◆ **Task to carry out**: What follows is a set of entries. Repeat them exactly, but not their pictures.

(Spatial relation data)
* * * *
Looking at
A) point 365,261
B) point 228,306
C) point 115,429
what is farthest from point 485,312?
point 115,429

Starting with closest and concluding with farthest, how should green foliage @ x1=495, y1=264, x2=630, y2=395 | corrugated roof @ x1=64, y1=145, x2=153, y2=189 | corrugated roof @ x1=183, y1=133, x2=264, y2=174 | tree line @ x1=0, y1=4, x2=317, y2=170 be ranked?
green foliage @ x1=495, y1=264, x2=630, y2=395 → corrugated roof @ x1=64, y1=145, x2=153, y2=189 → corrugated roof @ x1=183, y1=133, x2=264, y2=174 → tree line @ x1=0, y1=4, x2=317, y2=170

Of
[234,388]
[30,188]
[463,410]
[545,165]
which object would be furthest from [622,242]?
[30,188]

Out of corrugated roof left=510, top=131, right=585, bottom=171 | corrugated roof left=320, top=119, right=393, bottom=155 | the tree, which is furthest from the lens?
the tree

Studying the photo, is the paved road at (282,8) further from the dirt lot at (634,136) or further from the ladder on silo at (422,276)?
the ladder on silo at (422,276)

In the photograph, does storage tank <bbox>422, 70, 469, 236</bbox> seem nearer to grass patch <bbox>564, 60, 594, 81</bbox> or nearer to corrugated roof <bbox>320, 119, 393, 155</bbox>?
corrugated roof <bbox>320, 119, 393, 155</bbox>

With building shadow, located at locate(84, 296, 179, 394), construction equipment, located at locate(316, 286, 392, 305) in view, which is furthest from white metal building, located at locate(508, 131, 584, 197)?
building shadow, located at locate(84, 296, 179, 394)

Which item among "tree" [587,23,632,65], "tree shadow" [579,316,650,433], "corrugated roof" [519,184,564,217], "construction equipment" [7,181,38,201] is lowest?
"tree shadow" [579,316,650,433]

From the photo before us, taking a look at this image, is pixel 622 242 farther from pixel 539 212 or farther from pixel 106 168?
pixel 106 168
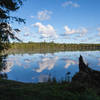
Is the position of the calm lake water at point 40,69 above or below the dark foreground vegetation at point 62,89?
below

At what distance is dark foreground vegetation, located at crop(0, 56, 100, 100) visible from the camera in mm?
5500

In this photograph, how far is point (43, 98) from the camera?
5.35 metres

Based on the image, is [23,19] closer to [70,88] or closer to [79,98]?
[70,88]

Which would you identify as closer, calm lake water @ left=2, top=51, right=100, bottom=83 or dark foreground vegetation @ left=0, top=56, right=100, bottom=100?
dark foreground vegetation @ left=0, top=56, right=100, bottom=100

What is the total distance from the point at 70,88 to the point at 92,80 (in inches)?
90.3

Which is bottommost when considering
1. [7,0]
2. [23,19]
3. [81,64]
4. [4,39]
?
[81,64]

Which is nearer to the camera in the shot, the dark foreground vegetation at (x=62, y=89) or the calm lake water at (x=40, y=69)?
the dark foreground vegetation at (x=62, y=89)

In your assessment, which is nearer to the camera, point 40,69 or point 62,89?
point 62,89

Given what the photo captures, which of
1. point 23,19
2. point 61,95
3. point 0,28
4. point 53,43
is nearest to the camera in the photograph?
point 61,95

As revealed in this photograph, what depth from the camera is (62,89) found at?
274 inches

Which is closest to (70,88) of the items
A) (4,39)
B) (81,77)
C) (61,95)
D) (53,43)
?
(61,95)

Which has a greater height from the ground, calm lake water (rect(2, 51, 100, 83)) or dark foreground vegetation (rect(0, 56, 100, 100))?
dark foreground vegetation (rect(0, 56, 100, 100))

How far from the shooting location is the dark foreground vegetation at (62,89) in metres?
5.50

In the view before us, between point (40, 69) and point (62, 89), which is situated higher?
point (62, 89)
* * * *
◆ **Solution to the exercise**:
Looking at
A) point 365,261
B) point 228,306
C) point 115,429
what is farthest from point 485,312?
point 115,429

Starting with closest and concluding with farthest, how should green foliage @ x1=495, y1=264, x2=630, y2=395 | corrugated roof @ x1=64, y1=145, x2=153, y2=189 | corrugated roof @ x1=183, y1=133, x2=264, y2=174 | tree line @ x1=0, y1=4, x2=317, y2=170 be ranked?
green foliage @ x1=495, y1=264, x2=630, y2=395 → corrugated roof @ x1=64, y1=145, x2=153, y2=189 → corrugated roof @ x1=183, y1=133, x2=264, y2=174 → tree line @ x1=0, y1=4, x2=317, y2=170

Of
[234,388]
[30,188]
[463,410]
[545,165]
which object would be furthest from [622,242]?
[30,188]

Out of corrugated roof left=510, top=131, right=585, bottom=171 | corrugated roof left=320, top=119, right=393, bottom=155 | the tree, which is furthest from the lens?
the tree

Studying the photo, is the paved road at (282,8) further from the dirt lot at (634,136) or further from the ladder on silo at (422,276)?
the ladder on silo at (422,276)

In the photograph, does storage tank <bbox>422, 70, 469, 236</bbox> seem nearer to grass patch <bbox>564, 60, 594, 81</bbox> or nearer to corrugated roof <bbox>320, 119, 393, 155</bbox>?
corrugated roof <bbox>320, 119, 393, 155</bbox>

With building shadow, located at locate(84, 296, 179, 394), construction equipment, located at locate(316, 286, 392, 305) in view, which is furthest from white metal building, located at locate(508, 131, 584, 197)?
building shadow, located at locate(84, 296, 179, 394)

Which item among "tree" [587,23,632,65], "tree shadow" [579,316,650,433], "corrugated roof" [519,184,564,217], "construction equipment" [7,181,38,201] is lowest?
"tree shadow" [579,316,650,433]

From the photo before us, taking a look at this image, is pixel 622 242 farther from pixel 539 212 or farther from pixel 106 168?
pixel 106 168
Is the position of the calm lake water at point 40,69 above or below the dark foreground vegetation at point 62,89?
below

At what distance is dark foreground vegetation, located at crop(0, 56, 100, 100) visible from the camera in mm?
5500

In this photograph, how far is point (43, 98) from the camera?
5.35 metres

Based on the image, is [23,19] closer to [70,88] or closer to [79,98]?
[70,88]

Which would you identify as closer, calm lake water @ left=2, top=51, right=100, bottom=83 or dark foreground vegetation @ left=0, top=56, right=100, bottom=100?
dark foreground vegetation @ left=0, top=56, right=100, bottom=100

What is the total distance from the point at 70,88 to the point at 92,80 (in inches)?
90.3

Which is bottommost when considering
1. [7,0]
2. [23,19]
3. [81,64]
4. [4,39]
?
[81,64]

Which is nearer to the camera in the shot, the dark foreground vegetation at (x=62, y=89) or the calm lake water at (x=40, y=69)?
the dark foreground vegetation at (x=62, y=89)

In your assessment, which is nearer to the camera, point 40,69 or point 62,89?
point 62,89

Given what the photo captures, which of
1. point 23,19
2. point 61,95
3. point 0,28
4. point 53,43
is nearest to the camera in the photograph?
point 61,95

As revealed in this photograph, what depth from the camera is (62,89) found at?
274 inches

Which is closest to (70,88) of the items
A) (4,39)
B) (81,77)
C) (61,95)
D) (53,43)
?
(61,95)

Which has a greater height from the ground, calm lake water (rect(2, 51, 100, 83)) or dark foreground vegetation (rect(0, 56, 100, 100))?
dark foreground vegetation (rect(0, 56, 100, 100))

How far from the shooting location is the dark foreground vegetation at (62,89) in metres?
5.50

In the view before us, between point (40, 69) and point (62, 89), which is situated higher?
point (62, 89)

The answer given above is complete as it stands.